The last study was run only on the newest box. It’s the real memory hog, taking over 30 GB of RAM to run through its 750,000+ elements. The direct sparse solvers are not compiled for much larger problems. To make this model an existing study was used with the element count jacked up much higher than necessary.
Let me reiterate – I KNOW THE MESH IS OVERLY FINE. The model gives usable results at half the mesh size. [Incidentally, if you think this is a large problem – note that similar pantograph mechanisms we’ve studied fit inside telescoping lifts, and we are routinely simulating them all together in full free contact.]
I’m most familiar with the benchmark suite from Passmark. Their Performance Test 9.0 is used to generate a stack of comparable data.
A selection of Stone Lake’s own system were used, plus some borrowed time on two partner’s workstations.
– custom, 2012: i7-3770k, 4 core at 3.5 GHz, 667 MHz DDR3 RAM
– Dell T3600: Xeon E5-1650, 6 core at 3.2 GHz, 667 MHz DDR3 RAM
– Lenovo Y700 laptop: i7-6700HQ, 4 core at 2.6 GHz, 1067 MHz DDR4 RAM
– BOXX Apex2: i7-6700K (overclocked), 4 core at 4.4 GHz, 1067 MHz DDR4 RAM
Our new system was set up with a shiny new Intel i7-9800X processor, with quad-channel memory. It was set up bone stock, then given a mild overclock treatment.

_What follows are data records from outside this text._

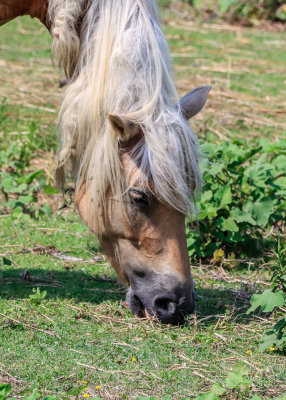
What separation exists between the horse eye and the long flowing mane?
0.05m

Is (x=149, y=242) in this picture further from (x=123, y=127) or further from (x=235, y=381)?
(x=235, y=381)

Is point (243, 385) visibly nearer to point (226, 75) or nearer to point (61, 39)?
point (61, 39)

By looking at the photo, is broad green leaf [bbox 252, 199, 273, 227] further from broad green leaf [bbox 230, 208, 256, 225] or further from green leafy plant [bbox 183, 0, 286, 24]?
green leafy plant [bbox 183, 0, 286, 24]

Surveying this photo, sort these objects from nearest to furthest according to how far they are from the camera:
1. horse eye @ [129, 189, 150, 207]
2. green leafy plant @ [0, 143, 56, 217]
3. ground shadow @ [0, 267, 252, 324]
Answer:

– custom, 2018: i7-9800X, 8 core at 3.8 GHz, 1067 MHz DDR4 RAM
– custom, 2018: i7-9800X (overclocked), 8 core at 4.2 GHz, 1333 MHz DDR4 RAM
Other components in the systems are decent parts contemporary to the builds. The new box has two PCIe SSDs in a RAID 0 array, which is really screaming fast, but not much to do with the purpose today.
System specs, raw benchmark results, and Solidworks run times appear in the table below (click to expand).

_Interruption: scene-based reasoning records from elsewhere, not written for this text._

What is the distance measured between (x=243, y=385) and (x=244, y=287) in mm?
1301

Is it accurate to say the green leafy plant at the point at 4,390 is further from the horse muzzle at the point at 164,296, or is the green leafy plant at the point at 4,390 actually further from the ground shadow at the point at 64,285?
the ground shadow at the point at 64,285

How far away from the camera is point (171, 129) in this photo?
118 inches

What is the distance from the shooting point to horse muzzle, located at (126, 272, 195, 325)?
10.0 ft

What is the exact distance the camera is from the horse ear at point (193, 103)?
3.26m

Also shown are charts of the times against selected benchmark values.
Obvious trends do not jump out from the charts. No one of the selected benchmarks is especially well correlated to Solidworks performance. In general it can certainly be said that newer hardware is better, but the expected leap in performance from quad channel memory just isn’t there even for the larger problem.
[A few good studies have been done of interest to us – Look at the great cores-vs-frequency study from Puget Systems. That article drove our choice of an 8-core system with relatively high clock.]
Since this isn’t a clean controlled study, where parameters are varied one at a time, we shouldn’t expect nice monotonic graphs every time, but the jumps here are curious. The first observation is that the memory performance of the newest system is pretty poor, in most benchmarks. The full set of memory tests appears below.
One certain thing is that the BOXX system’s memory performs fantastically well. I didn’t get a chance to dig into the BIOS, only getting what specs CPU-Z would report. I suspect some effort went into the memory timings at BOXX. As for my new build, it got whatever Crucial had preloaded in an XMP profile.
The higher core count chips excel in “threaded” memory access. This test involves the CPU cores directly in some way (I’m at the limit of my expertise here), so the result fits that one nugget of knowledge. I can’t say how much any of the memory benchmarks really lead to better Solidworks simulation performance.
It may be that memory speed was the bottleneck on the 667 MHz DDR3 systems I was using a while back. It looks like RAM can keep up plenty well these days. But for one last check I set up the “jumbo” study and moved DIMMs in the new system to dumb it down from quad-channel to dual-channel memory.
Dropping to dual channel the run time of our 31 GB jumbo run came in a whole 1.9% slower.
I can say that the CPU is still king. Full processor benchmarks follow.
The ultimate goal is to get good run times on big problems. For a final comparison the “jumbo” run was done on the two year old BOXX system. The new system, with comparable overclocking, comes in over 15% faster. I’m pretty happy.
Among modern core architecture (i.e. Skylake) chips, raw clock speed gets us the fastest meshes. A combination of clock and core count brings analysis results sooner. And since I think most users sit and wait for meshes to be made, as opposed to doing other things during the analysis, in Timoshenko’s name buy the fast chip!